Monday, July 27, 2020

Fear

For many of us, I think the fear of this virus is actually the fear of making the wrong choice and getting sick. The ripple effect of not wearing a mask while grocery shopping or not washing your hands long enough after touching a door knob is what has many of us weighing every decision heavily. This fear and risk analysis for everyday life decisions is something that many people are facing for the first time, which might be why it is so heightened, but it is something our family has been operating at for a lot of Ruby's life. 

It started when she was born and the doctors instructed us to keep her about 6' from anyone who did not have a whooping cough vaccine for the first 6-9 months of her life. Then she was hospitalized for RSV and bronchiolitis just before her first birthday. And of course I've blogged many times about Ruby's cancer and what the treatment did to her immune system both during and since. 
Our family is familiar with the world being a 'risky' place. We definitely quarantined ourselves when we had to, when the risk was too great for Ruby. But we did our best to balance that with living that life we were trying to protect whenever possible. Ruby had six round of chemotherapy, each aiming to and resulting in bottoming out her white blood cell count (aka zero immune system). We were having blood draws several times a week to monitor those counts, and when they were low, we stayed indoors and sanitized everything. Masks, foam antibacterial and gloves were staples in our house. But once those counts climbed to a safer (notice I didn't say safe) level, we resumed some 'life' for the sake of our developing two-year old who was already having to miss out on so many things in her young life. And each time during those low counts, Ruby would run a fever, landing her a 3-5 night stay in the hospital. 

We have no way of knowing if she would have still spiked those fevers had we stayed in complete lock-down the entire time. We did all we could to minimize the risk of her getting sick, but she still did sometimes. And so did other kids we knew who were more strict with their lockdown. So which of us made the right choice? Who is to say...

After Ruby was done with treatment, her prevalence towards picking up all of the colds and illnesses continued. In fact, we just celebrated the first full year of Ruby's life that she's NOT had to be admitted to the hospital. Since Ruby was born we have always had to weigh the risks and benefits when it comes to decisions about school, activities, exposure...

I feel like I'm writing in circles now. I have three kids that make me question everything I ever thought I knew because of my 'fear' that I'm not making the right choices regarding their health, their upbringing, their schooling. Parental fear is real. And I don't have a great plan for how the schools should reopen, but I know there are many brilliant parents and teachers and administrators that DO have well-thought out ideas about how to make it happen. For our family, with our experiences, some type of in-person instruction and socialization is the right decision FOR NOW. (Even though we only have that option for one of the three kids.)

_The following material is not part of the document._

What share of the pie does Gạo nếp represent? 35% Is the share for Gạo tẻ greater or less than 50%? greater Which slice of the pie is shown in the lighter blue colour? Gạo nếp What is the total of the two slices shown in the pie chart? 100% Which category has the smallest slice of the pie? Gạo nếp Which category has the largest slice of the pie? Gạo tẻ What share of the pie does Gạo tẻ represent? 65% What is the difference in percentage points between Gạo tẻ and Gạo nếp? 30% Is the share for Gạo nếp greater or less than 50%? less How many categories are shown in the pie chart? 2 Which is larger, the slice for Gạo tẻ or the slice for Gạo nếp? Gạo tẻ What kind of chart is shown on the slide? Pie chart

Somewhere along the way it feels as though we all shifted from 'flatten the curve' and 'minimize the risk' to 'avoid getting sick at all costs' and 'eliminate all risk'. As I've said before, I hope that we are remembering that the lives we are attempting to protect are full lives, not days that blend together, at best. The impacts on the best-case-home-scenario families are significant, but on the homes with less support, less stability, less funds, less domestic safety...what is happening to those families should be where our fear lies. I've heard from doctors and teachers in contact with some of those families, and the lack of in-person school has been devestating. I hope that we can find our way back to our schools in some capacity soon, a few hours a day, a few days a week, a few classes at a time...something to stop living in this current state of never-ending 'pause'.